Essentially the same account, however, can be found without the fishhook in St. Irenaeus (Adv. Haer. 5.1.1):

And since the apostasy tyrannized over us unjustly, and, though we were by nature the property of the omnipotent God, alienated us contrary to nature, rendering us its own disciples, the Word of God, powerful in all things, and not defective with regard to His own justice, did righteously turn against that apostasy, and redeem from it His own property, not by violent means, as the [apostasy] had obtained dominion over us at the beginning, when it insatiably snatched away what was not its own, but by means of persuasion, as became a God of counsel, who does not use violent means to obtain what He desires; so that neither should justice be infringed upon, nor the ancient handiwork of God go to destruction.

What happens if you accept God as payment in order to release something to which you had no particular right? You now have an infinite debt, and the one who paid has an infinite right to demand, one about which you have no right at all to complain.

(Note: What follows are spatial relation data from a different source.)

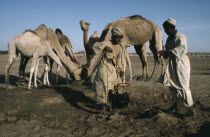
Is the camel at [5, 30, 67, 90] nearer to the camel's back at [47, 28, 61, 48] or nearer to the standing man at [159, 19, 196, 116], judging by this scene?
the camel's back at [47, 28, 61, 48]

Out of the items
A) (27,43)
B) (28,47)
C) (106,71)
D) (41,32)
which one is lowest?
(106,71)

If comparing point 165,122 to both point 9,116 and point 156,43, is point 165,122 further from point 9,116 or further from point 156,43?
point 156,43

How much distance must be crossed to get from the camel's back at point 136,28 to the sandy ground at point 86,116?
2.77 m

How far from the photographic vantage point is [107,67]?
216 inches

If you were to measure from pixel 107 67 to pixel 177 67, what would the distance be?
1552 mm

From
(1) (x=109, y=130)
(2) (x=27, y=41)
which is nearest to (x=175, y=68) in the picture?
(1) (x=109, y=130)

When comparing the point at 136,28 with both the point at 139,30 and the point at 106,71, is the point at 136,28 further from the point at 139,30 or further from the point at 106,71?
the point at 106,71

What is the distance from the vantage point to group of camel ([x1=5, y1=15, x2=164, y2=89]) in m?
8.07

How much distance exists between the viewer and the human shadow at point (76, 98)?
611cm

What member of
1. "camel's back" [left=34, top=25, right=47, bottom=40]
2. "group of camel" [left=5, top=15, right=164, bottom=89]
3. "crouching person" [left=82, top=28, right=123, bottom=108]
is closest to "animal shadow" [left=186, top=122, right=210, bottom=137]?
"crouching person" [left=82, top=28, right=123, bottom=108]

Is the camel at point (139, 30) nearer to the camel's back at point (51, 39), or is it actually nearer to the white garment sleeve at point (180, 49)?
the camel's back at point (51, 39)

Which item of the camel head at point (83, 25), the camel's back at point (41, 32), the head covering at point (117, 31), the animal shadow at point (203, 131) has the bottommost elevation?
the animal shadow at point (203, 131)

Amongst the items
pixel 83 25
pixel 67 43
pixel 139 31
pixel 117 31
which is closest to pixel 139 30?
pixel 139 31

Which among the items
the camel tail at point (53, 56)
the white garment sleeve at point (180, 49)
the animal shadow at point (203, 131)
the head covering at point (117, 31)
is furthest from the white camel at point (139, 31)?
the animal shadow at point (203, 131)
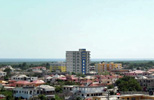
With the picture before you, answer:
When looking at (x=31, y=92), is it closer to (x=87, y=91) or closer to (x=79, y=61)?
(x=87, y=91)

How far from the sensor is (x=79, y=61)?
76.6 metres

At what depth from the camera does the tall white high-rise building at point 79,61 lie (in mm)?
75938

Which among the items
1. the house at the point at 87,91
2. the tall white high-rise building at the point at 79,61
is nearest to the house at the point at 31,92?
the house at the point at 87,91

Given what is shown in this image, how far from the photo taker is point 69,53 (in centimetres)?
7906

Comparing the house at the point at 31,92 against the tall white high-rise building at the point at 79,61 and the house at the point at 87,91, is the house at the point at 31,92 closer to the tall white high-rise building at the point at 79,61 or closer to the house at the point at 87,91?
the house at the point at 87,91

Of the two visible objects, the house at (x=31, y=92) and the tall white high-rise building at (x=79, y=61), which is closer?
the house at (x=31, y=92)

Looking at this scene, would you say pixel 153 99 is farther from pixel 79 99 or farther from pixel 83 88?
pixel 83 88

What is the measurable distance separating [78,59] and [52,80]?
89.3ft

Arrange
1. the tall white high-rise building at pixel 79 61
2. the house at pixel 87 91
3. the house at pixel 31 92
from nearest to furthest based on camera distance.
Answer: the house at pixel 87 91 → the house at pixel 31 92 → the tall white high-rise building at pixel 79 61


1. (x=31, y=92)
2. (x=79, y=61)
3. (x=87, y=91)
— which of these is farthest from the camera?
(x=79, y=61)

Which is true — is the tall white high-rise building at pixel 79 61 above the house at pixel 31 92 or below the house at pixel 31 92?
above

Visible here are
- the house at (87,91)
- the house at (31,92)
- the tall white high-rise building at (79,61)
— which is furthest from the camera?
the tall white high-rise building at (79,61)

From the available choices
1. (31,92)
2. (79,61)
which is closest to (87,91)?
(31,92)

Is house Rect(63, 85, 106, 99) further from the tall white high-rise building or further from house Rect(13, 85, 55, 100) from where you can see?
the tall white high-rise building
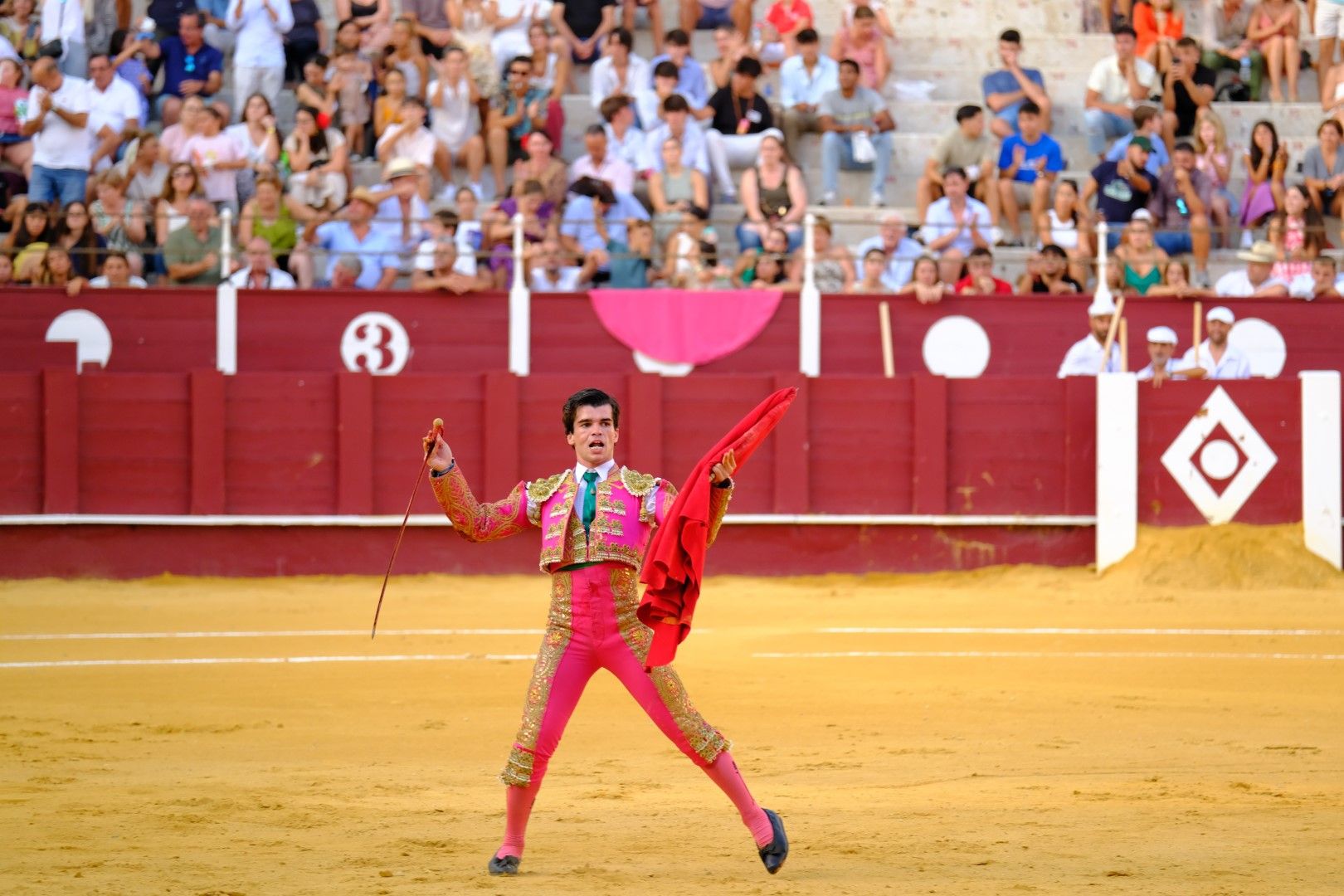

This is, of course, in no way a complete account; it's just sufficient to make sense of why we can talk about Christian redemption in terms of ransom. It's often said that St. Anselm rejects the 'ransom theory' in Cur Deus Homo, but in fact the character who raises the objection in that work (which is essentially the one raised by Catholic Encyclopedia) is not Anselm but Boso, and it's clear in Anselm's response that St. Anselm takes his discussion of satisfaction to fill the gaps in talking about the redemption in terms of ransom, rather than replacing such talk altogether. And so it would be with any other account.